“Peace through Sports” – Humane answer to bigotry,intolerance and pr

Persian Journal, Iran
Articles

Apr 5th, 2005 – 20:40:10

“Peace through Sports” – Humane answer to bigotry, intolerance and
prejudice.

Apr 5, 2005, 19:39
Iqbal Latif, Paris

The positive influence of sport on all aspects of human life – its benefits
of instituting mutual understanding across divisions of race, culture and
gender – means that its importance ought to be recognized in peace-building
and global reconciliation initiatives.

“Peace through Sports” is a new frontier opened for humanity. The belated
recognition of the true value of sport in promoting coexistence, however,
means that peace through sports is a relatively new occurrence. Sports in
modern world are helping gel nations together. Suwan and Badir, two Arab
players of the 22 member national Israeli football team with their two
recent goals against Ireland and France, achieved more goodwill, gelling
minds of “people to people,” than any other soothing political event in the
recent past. Who can forget the “Ping pong
diplomacy” contributions to global peace; those games helped opened doors of
China to the US.

Politics in this new globalized world has become a secondary tool for
achieving results. Sporting events help cool inflamed situations; in
contemporary times wars are averted through sports. Cricket diplomacy is an
important tool of foreign policy in South Asia, land of 1.2 billion people.
The combined aggression let out by fans in the grounds of Eden Gardens,
Calcutta, has more firepower than many a big war theater in South Asia. It
soothes nations in a peaceful manner; seeing their opponent being
slaughtered heals a lot of old wounds. What a peaceful way to achieve
satisfaction of victory over hated foes.

Tiger Woods and Agassi have brought more power, prestige and admiration for
the US than many missiles. Ali Daei, Hashemian, Ferydoon Zandi have earned a
lot of good name for Iran and helping calm down a nation torn between
political extremes.
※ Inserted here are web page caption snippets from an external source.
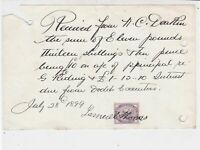 Rec. Frm Mr Deakin 1899 Sum Interest Due Frm Dodd Executors Stamp Receipt  36039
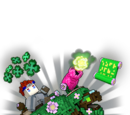 Botanical Blaster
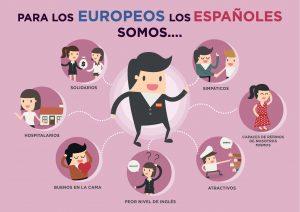 INGLES EN ESPAÑA/ EUROPA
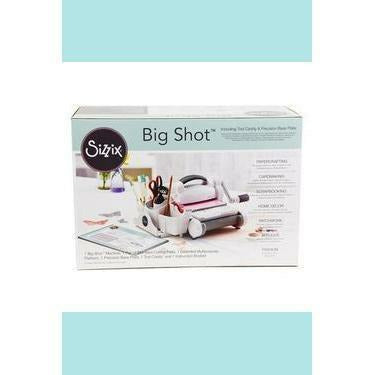 Sizzix Die Cut and Embossing Machine - White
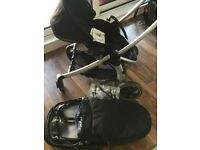 Maxi-Cosi Elea Pushchair and Foldable Carry Cot, Black Raven
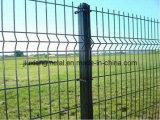 Barrière de fil soudée (TF-8)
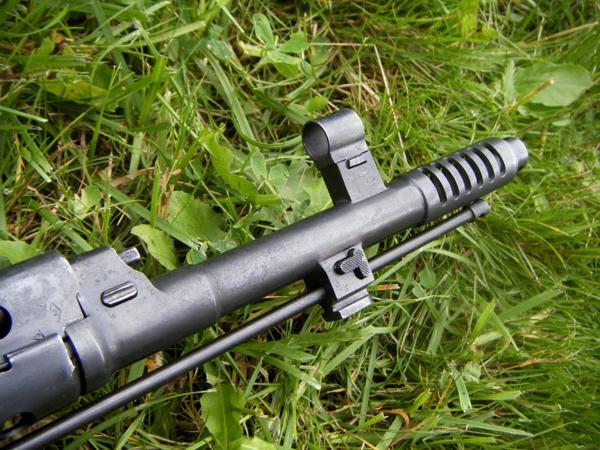 винтовка Токарева СВТ 40 28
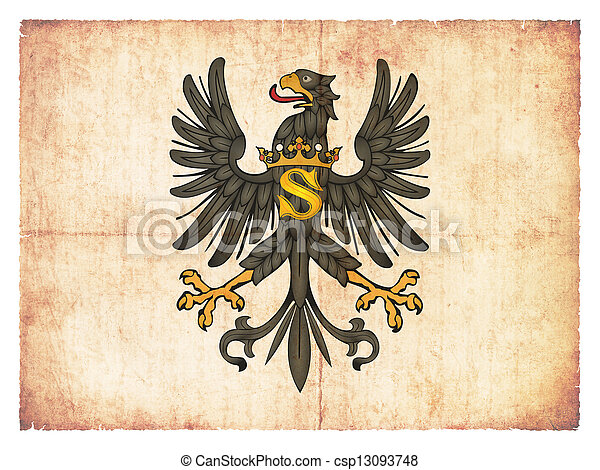 Grunge flag of Prussia (historic) - csp13093748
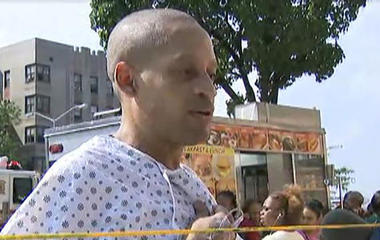 Patient speaks about shooting at New York City hospital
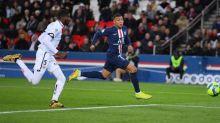 Foot - L1 - Dijon - Dijon: blessure musculaire pour le défenseur Senou Coulibaly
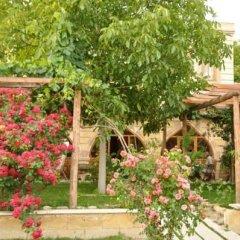 Walnut House Турция, Гёреме - 1 отзыв об отеле, цены и фото номеров - забронировать отель Walnut House онлайн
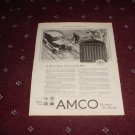 1921 Amco Shutters for Ford's ad
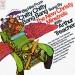 Big Hits From Chitty Chitty Bang Bang
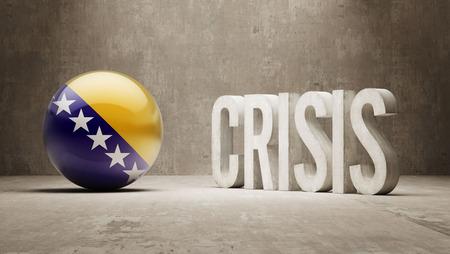 subprime: Bosnia and Herzegovina High Resolution Crisis Concept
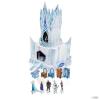 Disney Palacio de hielo Frozen jégvarázs Disney gyerek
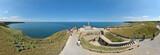 Pointe du Hoc, Cricqueville-en-Bessin, Normandie, Calvados, France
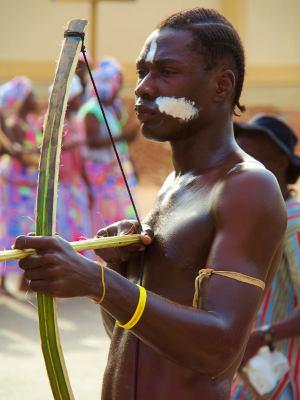 Los chicos de la guerra de Bissau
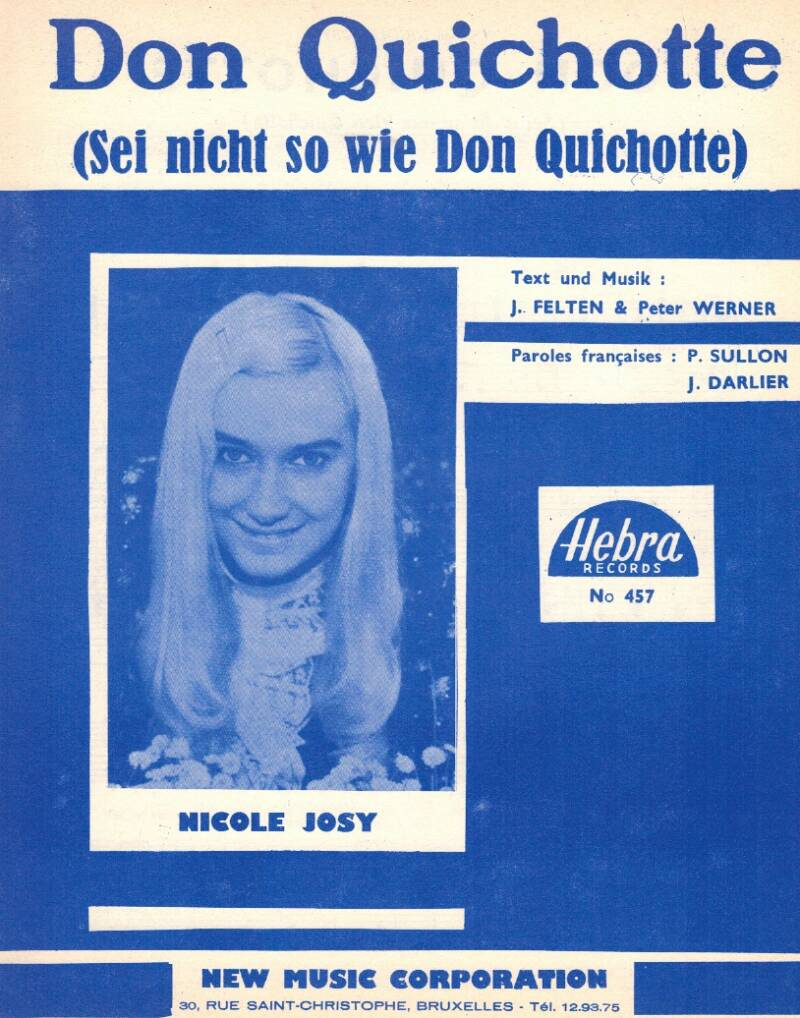 Don Quichotte (Sei nicht so wie Don Quichotte) - Nicole Josy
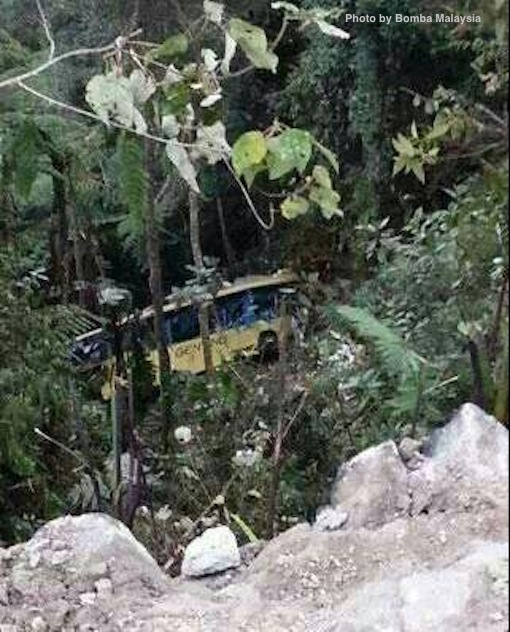 bus accident genting highlands 5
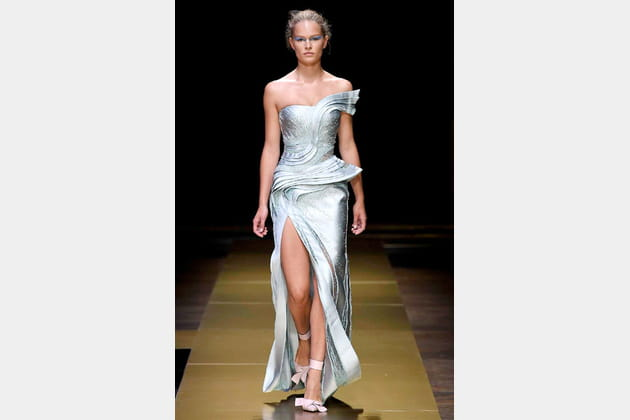 Atelier Versace - passage 33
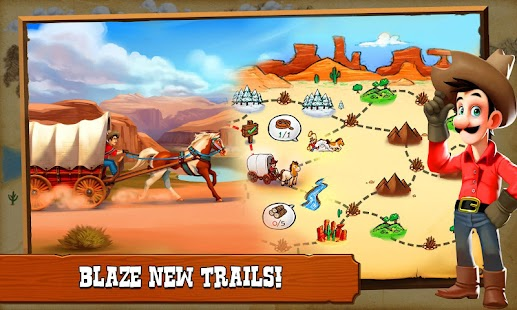 Westbound Adventure City Town Screenshot 21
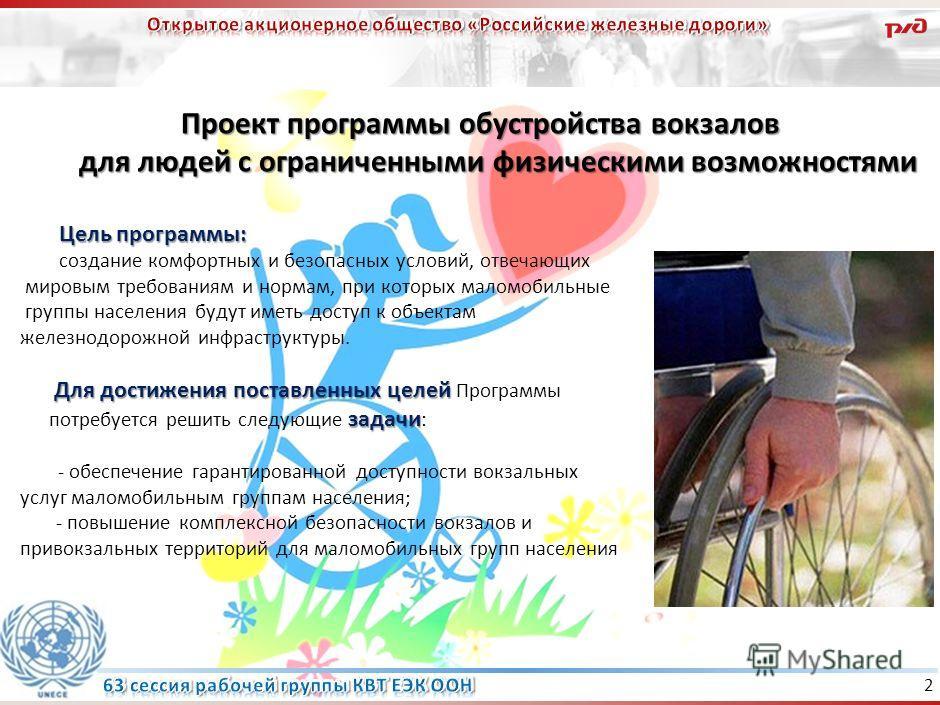 1 Работа проводится в рамках Стратегии развития железнодорожного транспорта РФ до 2030 года. Реализуются программы развития пассажирского комплекса дальнего следования и пригородного сообщения, а также программа развития железнодорожных вокзалов до 2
They help unite a nation, a role larger than playing
football; little does anyone appreciate that the Iranian football team is
the biggest healer of Iran’s political wounds which helps unite the nation
in unison!

The past hostility between nations is now discharged on the sporting field
rather than battlefields. Imagine the sea change of attitude: Arab players
like Suwan and Badir are hailed as heroes in Israel’s World Cup campaign.
Global sports and global events are helping cure historical
cancers embedded deep within societies. Football is working its miraculous
healing process within the heart of the most fractious of societies.
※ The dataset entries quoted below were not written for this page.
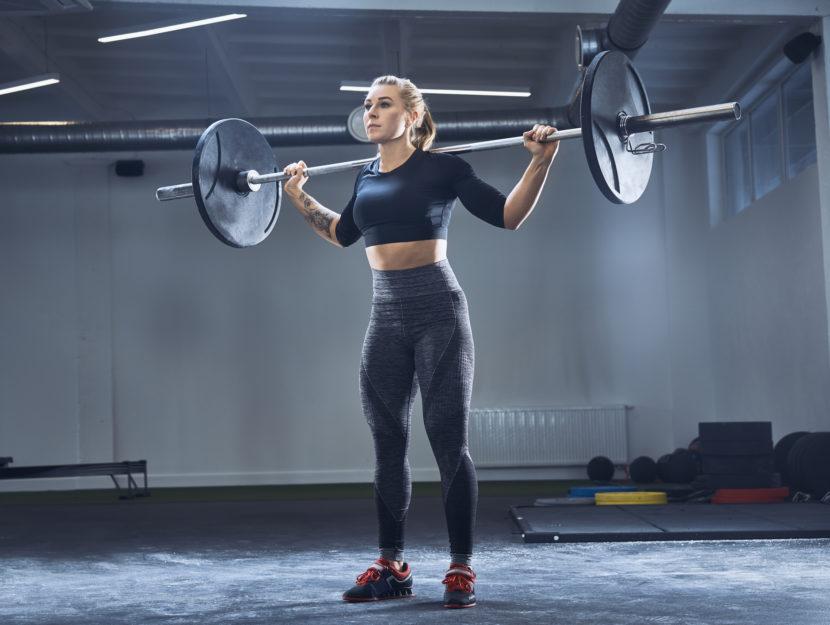 obiettivi di fitness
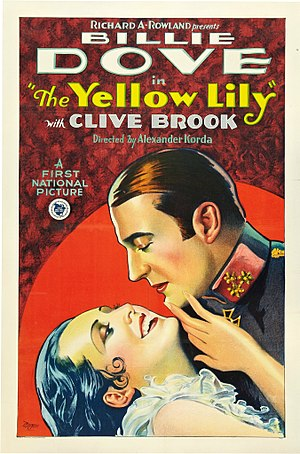 Yellow Lily - Theatrical release poster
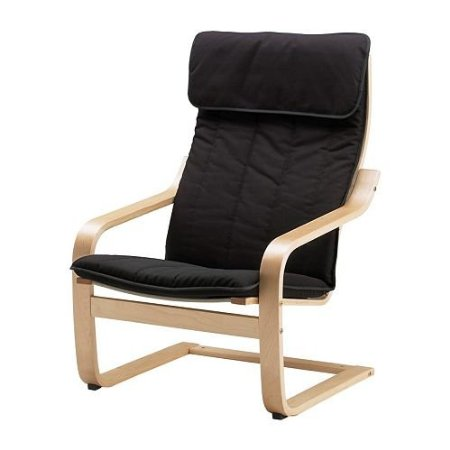 comfy chairs for small spaces accent living room top ten designs of homesfeed arm chair with cushion
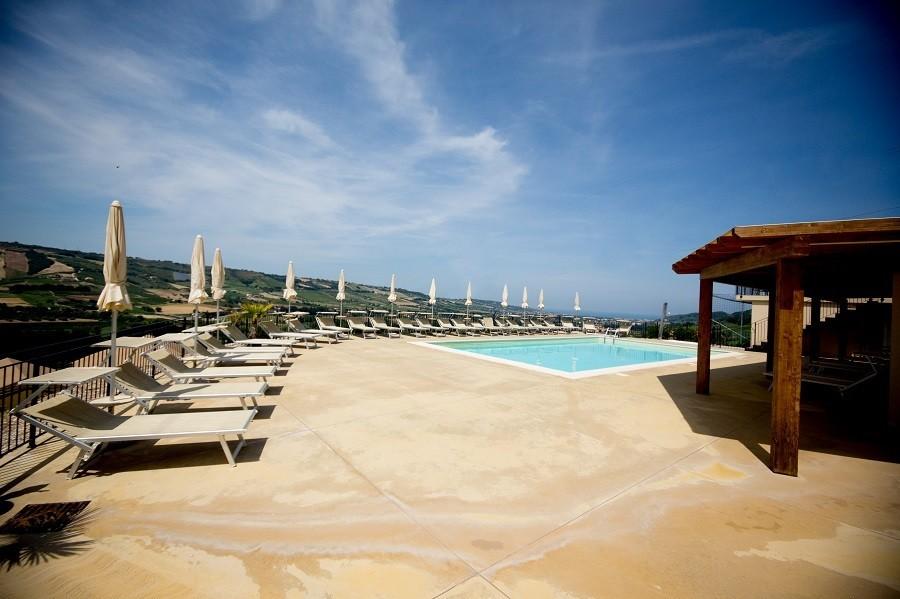 Villa Alwin in Le Marche, Italie zwembad met uitzicht Villa Alwin 40plusteens image gallery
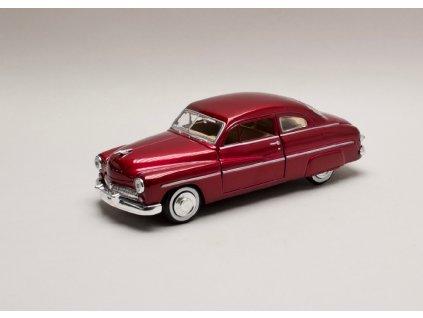 Mercury Coupe 1949 vínová 1 24 Motor Max 73225 01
A lot of bridges of hate and acrimony can be crossed because of these
overnight champions of sports. Palestinian politicians pushed the point home
after the Arab pair, who suffered verbal abuse from Jewish fans in the past,
scored crucial goals in Israel’s two qualifying games last week, leaving
Israel on the brink of World Cup qualification. Abbas Suwan, whose
90th-minute goal against Ireland in Tel Aviv last Saturday secured a 1-1
draw, said afterwards: “I thank everyone who cheered on the national team
and made no distinction between Arabs and Jews. Everyone hugged me in the
dressing room.” Subsequently Walid Badir, a veteran of the Israeli premier
league team Maccabi Haifa, saved the national side from defeat by heading in
a late equalizer against France. Three Arabs in the 22-strong Israeli
national squad have caught the imagination of Palestinians and Israelis.
Their sudden popularity has been hailed as a sign of football’s ability to
bridge the gaps between warring communities – especially after one of the
Arab players dedicated his goal to his “Jewish brothers”.
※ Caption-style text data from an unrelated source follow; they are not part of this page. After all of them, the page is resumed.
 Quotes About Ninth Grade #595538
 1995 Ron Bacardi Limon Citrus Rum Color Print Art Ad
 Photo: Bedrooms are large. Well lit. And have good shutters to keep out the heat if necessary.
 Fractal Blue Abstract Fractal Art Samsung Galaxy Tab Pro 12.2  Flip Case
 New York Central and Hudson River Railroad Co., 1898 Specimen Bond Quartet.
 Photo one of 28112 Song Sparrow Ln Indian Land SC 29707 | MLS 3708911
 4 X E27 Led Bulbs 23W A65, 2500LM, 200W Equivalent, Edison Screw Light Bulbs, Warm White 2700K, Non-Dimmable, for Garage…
Responses from fellow Israeli Arabs, has been lukewarm, however, many of
them were sore at the way exultant Israeli fans chanted “He’s Jewish, he’s
Jewish” after Suwan’s goal. Many of these fans have been supporting Israel’s
opponents in the World Cup matches; in protest at what they say is
discrimination against them by the country’s government.

Arguably FIFA is a stronger organization than the UN given the importance
placed on the World Cup, which over 60 percent of the world population
watches. The Olympic committee responsible for awarding 2012 events is
hosted with more pomp and ceremony than any royalty and heads of states or
any other member of the diplomatic corps. Even Head of States privately
frown at the ostentatious generosity towards the Olympic committee and the
way gifts are showered; it is said that Olympic hosting changes the economy
of the city; it saddles the hosting city with loans but uplifts the city a
few notches higher. A pre-Olympic Barcelona is a different city from
Barcelona post Olympics; the same can be safely said about Athens. President
Chirac and Queen Elizabeth are both trying hard to maneuver the hosting of
2012 Olympic in their respective countries.

Sport’s role in nation-building is multi-faceted: a victory in a major
international sporting event is of national importance. One of Africa’s
great statesmen, Dr. Kwame Nkrumah once said, “Sporting success gives
dignity and pride.” In 1960, when the Ghana national football team made a
tour of Europe, Nkrumah instructed them to go and correct the Europeans’
prejudices about Africa. He saw sports as the first step towards building a
formidable team which could contribute to the emancipation of Africa.
Instead of hot wars, sporting events in arenas are modern equivalents of old
wars where natural human embedded belligerence finds a peaceful outlet.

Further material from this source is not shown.